Home » Blog » What Kind Of Economy Do We Want?

What Kind Of Economy Do We Want?

grand bazaar with people haggling and bartering
The kind of economy we want.

The Federal Reserve is starting to break stuff in its quest to tame inflation.  For example, real estate prices are teetering between stagnation and decline.  Segments of the labor market, particularly big tech, are cutting costs and increasing layoffs.

And perhaps most striking, three large banks failed this month.  Some key statistics show just how unusual the breakage was:

The causes of these bank failures are all slightly different.  But one common thread seems to be large holdings of anemic-yielding “safe” Treasury bonds and securities that lost billions in value as the Fed raised interest rates and bond prices declined.  For example, long-dated Treasuries represented 55% of SVB’s assets.

Another common thread seems to be heavy concentrations of deposits and lending in the relatively risky areas of the tech sector and crypto companies like the failed FTX.  The money sloshing around in the tech sector for so many years due to historic, rock-bottom interest rates started to dry up with rising interest rates.  This spurred increased withdrawals from cash-strapped tech firms, which ballooned into panic withdrawals as rumors spread about each bank’s health.

Many have been quick to point out that this is not the start of another 2008-style financial crisis for various plausible reasons.  Nonetheless, flocks of regional banks suffered steep stock price declines in one day on March 13 as the fear of contagion spread including:

  • First Republic – down 62%
  • PacWest Bancorp – down 45%
  • Western Alliance Bancorp – down 47%
  • Zions Bancorporation – down 26%
  • KeyCorp – down 27%.

The SPDR exchange-traded fund (ETF) for a large basket of regional banks (KRE) was down nearly 29% over the last two weeks and has yet to recover as I write this.  I don’t know the stories behind all of these banks, but it seems like the basic math of rising interest rates driving bond losses will continue to “stress test” many regional banks.  And bank borrowing at the Fed’s Discount Window went from $5 billion last Wednesday to $153 billion, the highest level on record.  It seems extremely premature for anyone to sound the all-clear.

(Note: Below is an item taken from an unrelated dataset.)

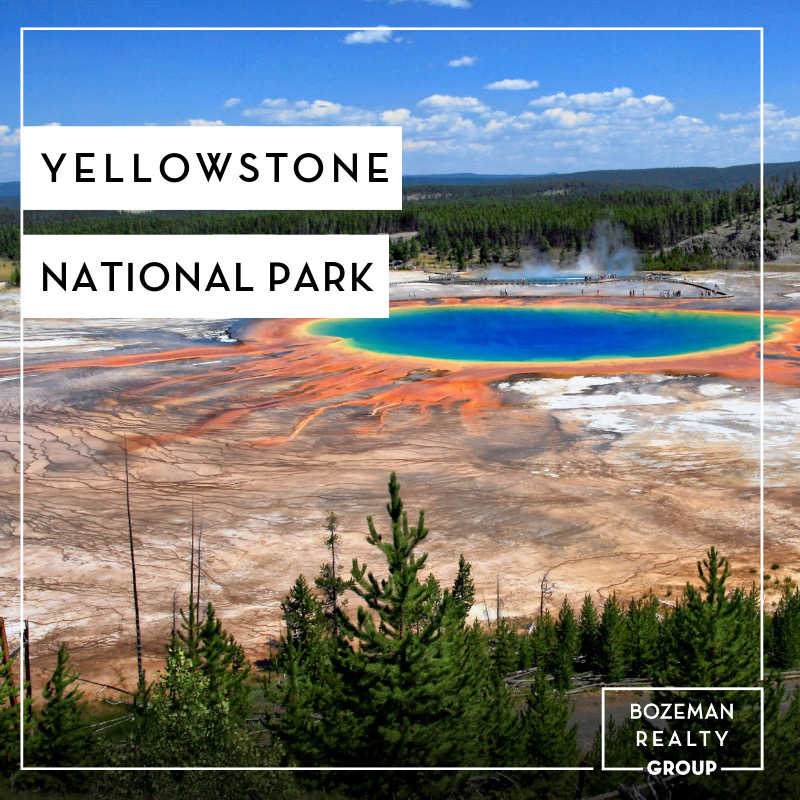 - Yellowstone National Park - Bozeman Realty Group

Interestingly, higher capital requirements for “mid-sized” banks, like SVB and Signature, from the Dodd-Frank law of 2010 were rolled back in 2018 on a bipartisan basis and signed by Trump in 2018.  Some pro-bank observers claim the specific capital requirements and stress testing levels in question, if they still existed, wouldn’t have stopped the SVB collapse.¹  Many anti-bank observers actually agree.  They point instead to a multi-decade trajectory of increasingly lax and chummy bank regulation by the Fed and Congress.  For example, SVB CEO, Gregory Becker was on the board of the San Francisco Fed up until the day that his bank collapsed.  In this case, the regulator was the bad actor, all in one.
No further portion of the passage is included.